Digital Instructions were created to counteract the rigid form of training that takes place in industry today. Those instructions are provided as real-time guidelines to the operators while they are performing their actions.

Those instructions consist of visual aids such as:

  • 3D digital representations of parts that must be assembled to form a product, and the way they have to be placed in the assembly.
  • Written text notifications describing the current action the operators must take.

Those digital instructions are delivered to the operator by wearable devices such as Augmented Reality glasses or tablets, or even projectors.
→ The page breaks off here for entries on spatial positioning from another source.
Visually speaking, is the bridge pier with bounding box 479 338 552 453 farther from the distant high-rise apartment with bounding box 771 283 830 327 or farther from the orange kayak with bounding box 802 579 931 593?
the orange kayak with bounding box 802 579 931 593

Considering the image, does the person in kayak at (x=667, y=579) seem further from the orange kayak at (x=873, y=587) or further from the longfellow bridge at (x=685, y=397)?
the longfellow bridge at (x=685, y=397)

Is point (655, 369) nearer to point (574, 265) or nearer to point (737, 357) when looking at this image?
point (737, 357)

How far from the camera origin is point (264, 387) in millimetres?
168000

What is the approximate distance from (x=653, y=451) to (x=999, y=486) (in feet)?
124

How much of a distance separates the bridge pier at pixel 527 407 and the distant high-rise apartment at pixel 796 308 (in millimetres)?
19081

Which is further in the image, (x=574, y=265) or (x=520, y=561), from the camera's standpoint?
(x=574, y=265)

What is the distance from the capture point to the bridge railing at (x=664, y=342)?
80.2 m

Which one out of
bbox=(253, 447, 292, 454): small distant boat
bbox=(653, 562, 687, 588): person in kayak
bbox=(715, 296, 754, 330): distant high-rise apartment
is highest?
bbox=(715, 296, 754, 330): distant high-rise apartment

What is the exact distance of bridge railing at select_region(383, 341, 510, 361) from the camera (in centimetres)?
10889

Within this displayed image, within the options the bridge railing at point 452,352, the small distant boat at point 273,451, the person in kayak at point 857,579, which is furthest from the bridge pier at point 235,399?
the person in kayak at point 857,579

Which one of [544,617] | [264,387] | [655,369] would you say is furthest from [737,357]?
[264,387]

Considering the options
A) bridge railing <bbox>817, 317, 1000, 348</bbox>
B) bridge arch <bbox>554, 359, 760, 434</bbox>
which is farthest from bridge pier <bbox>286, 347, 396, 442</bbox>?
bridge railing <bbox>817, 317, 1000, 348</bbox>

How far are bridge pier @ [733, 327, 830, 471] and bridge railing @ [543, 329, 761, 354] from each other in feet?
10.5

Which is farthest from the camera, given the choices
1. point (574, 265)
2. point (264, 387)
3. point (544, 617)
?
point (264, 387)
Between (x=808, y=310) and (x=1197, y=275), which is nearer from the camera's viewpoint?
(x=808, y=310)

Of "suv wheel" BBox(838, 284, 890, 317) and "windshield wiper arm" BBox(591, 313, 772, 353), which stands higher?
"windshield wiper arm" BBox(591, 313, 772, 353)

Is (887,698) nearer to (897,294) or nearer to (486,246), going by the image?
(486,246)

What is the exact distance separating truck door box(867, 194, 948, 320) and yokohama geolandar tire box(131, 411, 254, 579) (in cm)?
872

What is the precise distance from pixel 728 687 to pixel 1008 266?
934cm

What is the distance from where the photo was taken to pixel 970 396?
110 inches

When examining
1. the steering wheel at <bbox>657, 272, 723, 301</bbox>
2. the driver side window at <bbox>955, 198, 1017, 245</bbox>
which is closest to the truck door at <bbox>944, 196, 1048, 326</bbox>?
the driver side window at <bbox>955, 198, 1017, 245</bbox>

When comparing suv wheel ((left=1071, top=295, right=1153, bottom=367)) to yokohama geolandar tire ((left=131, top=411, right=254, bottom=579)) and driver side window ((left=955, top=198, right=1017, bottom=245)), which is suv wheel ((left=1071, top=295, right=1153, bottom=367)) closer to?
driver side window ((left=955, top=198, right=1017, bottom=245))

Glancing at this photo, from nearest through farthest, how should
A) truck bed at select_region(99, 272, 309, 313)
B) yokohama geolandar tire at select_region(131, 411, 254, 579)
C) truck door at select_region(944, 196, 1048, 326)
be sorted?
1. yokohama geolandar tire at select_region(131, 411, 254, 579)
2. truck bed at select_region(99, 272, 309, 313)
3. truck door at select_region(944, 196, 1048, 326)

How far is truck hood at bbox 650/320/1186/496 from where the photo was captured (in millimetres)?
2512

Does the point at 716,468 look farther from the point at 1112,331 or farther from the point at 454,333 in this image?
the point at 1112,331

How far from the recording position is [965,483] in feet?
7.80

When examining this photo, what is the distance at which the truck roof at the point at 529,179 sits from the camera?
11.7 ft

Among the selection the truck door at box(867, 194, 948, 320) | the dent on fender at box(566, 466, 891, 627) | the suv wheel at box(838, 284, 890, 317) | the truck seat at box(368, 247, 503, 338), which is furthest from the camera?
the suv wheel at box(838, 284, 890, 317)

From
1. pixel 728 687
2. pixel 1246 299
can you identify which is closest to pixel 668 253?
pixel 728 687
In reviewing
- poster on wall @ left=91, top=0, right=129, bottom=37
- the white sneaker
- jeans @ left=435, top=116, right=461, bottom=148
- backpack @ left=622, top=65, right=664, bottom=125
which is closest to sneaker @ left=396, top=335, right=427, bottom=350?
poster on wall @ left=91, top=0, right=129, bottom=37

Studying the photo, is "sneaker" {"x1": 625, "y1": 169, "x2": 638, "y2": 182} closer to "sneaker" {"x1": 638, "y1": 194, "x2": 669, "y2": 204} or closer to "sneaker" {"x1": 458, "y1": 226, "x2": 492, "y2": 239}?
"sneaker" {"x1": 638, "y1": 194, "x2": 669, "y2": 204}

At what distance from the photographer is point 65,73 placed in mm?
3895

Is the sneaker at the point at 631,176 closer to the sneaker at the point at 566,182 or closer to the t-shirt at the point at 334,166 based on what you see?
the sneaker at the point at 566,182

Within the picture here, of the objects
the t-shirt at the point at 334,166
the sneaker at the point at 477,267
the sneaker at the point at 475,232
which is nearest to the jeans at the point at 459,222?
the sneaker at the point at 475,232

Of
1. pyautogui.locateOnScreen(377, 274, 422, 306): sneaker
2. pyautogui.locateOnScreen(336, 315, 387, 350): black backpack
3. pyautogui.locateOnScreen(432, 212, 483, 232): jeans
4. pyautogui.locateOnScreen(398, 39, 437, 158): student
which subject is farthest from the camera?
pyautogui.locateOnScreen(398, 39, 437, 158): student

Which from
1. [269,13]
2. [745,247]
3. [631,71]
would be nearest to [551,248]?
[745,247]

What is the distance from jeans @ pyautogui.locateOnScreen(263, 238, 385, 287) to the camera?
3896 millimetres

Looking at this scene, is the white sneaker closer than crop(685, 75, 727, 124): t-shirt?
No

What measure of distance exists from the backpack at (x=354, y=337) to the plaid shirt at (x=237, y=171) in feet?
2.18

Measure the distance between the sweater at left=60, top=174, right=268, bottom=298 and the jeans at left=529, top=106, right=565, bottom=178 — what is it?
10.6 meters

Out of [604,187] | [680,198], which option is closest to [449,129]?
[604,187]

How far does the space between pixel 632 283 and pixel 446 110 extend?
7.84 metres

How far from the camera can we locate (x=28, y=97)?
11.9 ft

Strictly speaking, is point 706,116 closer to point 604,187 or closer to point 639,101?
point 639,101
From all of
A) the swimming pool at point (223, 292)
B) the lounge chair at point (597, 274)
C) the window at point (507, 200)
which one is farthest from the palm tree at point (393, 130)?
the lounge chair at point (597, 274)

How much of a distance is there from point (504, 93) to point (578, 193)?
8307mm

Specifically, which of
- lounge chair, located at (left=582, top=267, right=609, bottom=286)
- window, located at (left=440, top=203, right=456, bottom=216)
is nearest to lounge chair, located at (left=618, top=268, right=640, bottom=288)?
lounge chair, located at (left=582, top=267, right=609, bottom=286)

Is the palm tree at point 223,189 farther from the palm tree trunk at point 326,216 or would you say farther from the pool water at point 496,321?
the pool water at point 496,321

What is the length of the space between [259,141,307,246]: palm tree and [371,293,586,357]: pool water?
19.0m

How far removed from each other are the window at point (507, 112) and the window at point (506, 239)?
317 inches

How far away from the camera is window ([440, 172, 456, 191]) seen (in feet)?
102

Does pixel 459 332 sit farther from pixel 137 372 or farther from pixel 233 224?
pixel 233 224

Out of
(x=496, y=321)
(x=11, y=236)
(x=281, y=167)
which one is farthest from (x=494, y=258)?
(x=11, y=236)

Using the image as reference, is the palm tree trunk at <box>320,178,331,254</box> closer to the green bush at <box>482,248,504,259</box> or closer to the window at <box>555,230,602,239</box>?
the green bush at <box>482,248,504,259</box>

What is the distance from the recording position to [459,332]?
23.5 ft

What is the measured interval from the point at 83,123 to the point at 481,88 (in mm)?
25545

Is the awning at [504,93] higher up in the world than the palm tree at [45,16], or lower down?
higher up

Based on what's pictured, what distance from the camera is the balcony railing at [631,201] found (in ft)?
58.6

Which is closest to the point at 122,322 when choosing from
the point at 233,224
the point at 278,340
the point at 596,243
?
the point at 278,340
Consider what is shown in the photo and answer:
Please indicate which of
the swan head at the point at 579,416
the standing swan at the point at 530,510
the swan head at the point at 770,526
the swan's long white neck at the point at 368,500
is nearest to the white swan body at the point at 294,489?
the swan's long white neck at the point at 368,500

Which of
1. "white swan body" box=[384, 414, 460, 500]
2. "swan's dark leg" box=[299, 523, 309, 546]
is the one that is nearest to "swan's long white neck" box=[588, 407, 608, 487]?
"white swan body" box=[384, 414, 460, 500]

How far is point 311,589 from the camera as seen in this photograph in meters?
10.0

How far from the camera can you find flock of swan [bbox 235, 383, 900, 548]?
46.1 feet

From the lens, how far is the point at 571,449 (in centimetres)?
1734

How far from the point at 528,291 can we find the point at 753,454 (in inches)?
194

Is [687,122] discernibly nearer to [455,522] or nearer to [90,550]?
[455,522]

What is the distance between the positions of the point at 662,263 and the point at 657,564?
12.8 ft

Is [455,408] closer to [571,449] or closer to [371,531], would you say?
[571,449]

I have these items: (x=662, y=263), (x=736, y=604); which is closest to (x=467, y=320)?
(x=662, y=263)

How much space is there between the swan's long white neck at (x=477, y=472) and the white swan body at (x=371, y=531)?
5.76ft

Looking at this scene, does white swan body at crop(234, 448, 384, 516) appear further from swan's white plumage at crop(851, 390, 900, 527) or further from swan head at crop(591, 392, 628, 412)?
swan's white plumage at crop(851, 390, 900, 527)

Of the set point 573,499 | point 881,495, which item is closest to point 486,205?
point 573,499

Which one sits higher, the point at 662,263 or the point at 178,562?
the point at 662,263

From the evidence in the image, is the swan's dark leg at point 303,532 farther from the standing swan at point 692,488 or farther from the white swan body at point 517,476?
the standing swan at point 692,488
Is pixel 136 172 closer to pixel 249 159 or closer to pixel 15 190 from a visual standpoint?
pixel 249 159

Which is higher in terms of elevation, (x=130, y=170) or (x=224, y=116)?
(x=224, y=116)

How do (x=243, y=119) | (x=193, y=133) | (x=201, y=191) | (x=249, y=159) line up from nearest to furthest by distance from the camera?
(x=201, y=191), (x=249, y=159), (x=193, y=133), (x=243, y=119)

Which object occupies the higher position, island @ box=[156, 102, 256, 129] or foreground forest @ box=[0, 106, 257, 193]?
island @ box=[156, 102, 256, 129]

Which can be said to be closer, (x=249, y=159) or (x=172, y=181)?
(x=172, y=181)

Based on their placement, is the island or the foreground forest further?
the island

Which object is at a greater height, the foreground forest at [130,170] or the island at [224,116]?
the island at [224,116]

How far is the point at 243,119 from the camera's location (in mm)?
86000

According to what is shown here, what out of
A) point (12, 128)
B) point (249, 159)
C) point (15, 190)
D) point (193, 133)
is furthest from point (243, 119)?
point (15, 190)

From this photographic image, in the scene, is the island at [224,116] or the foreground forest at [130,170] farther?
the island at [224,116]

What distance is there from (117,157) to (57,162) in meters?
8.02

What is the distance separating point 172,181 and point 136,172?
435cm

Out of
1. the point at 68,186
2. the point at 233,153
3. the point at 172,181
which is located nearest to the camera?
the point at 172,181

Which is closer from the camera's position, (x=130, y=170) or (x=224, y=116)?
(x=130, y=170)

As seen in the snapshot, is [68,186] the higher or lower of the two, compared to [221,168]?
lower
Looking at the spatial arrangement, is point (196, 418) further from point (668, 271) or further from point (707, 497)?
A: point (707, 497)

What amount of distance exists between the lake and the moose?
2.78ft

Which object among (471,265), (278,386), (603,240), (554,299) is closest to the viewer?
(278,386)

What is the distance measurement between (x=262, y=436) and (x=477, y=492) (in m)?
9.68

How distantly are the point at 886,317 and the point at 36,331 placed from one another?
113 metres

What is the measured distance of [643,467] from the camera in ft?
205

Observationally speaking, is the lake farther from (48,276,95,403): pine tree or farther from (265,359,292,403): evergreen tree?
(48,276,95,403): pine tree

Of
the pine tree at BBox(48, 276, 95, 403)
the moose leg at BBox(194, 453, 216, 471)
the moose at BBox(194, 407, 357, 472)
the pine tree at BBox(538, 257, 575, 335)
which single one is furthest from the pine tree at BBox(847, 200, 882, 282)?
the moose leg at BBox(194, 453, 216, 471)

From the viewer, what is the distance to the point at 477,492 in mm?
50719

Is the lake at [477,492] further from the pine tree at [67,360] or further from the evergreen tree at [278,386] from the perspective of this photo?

This way, even an inexperienced or untrained worker can complete their operations, since they are shown each action they must undertake in real-time.

Figure 1. 3D Part Visualisation

In DIMOFAC, the Digital Instructions are used for assembly operations, as well as reconfiguration instructions when an error in execution needs to be solved by the operator’s immediate intervention. Several other capabilities will be developed for DIMOFAC using the same developments used for Digital Instructions.

For DIMOFAC, the device that will be used is the HoloLens 2 Augmented Reality glasses. Together with the visualisation part, a digital GUI (Graphical User Interface) is also developed to:

  • Provide the task description to the operator.
  • Give them the ability to move from action to action and inform the system that they do so.
  • Provide them with information about other parts of the industrial execution, such as the status of the other resources (robots, machines, etc.).
Figure 2. GUI-Task description
Figure 3. GUI-Visualisation level choice, fixed or animated

The Industrial Benefits of Digital Instructions

The benefits of Digital Instructions for industry are several:

  • Enabling inexperienced workers to easily learn new operations while providing useful results.
  • Reducing the cost in money and time for companies to train new workers.
  • Reducing the cost in money and time for companies to re-train their workers for new products.
  • Enabling the easy reconfiguration of lines.
  • Enabling easy and real-time reconfiguration of modules in case of errors.
  • Providing several other capabilities, such as malfunction and safety alerts.
  • Enabling the communication of the operator with the greater digital architecture of the industrial system.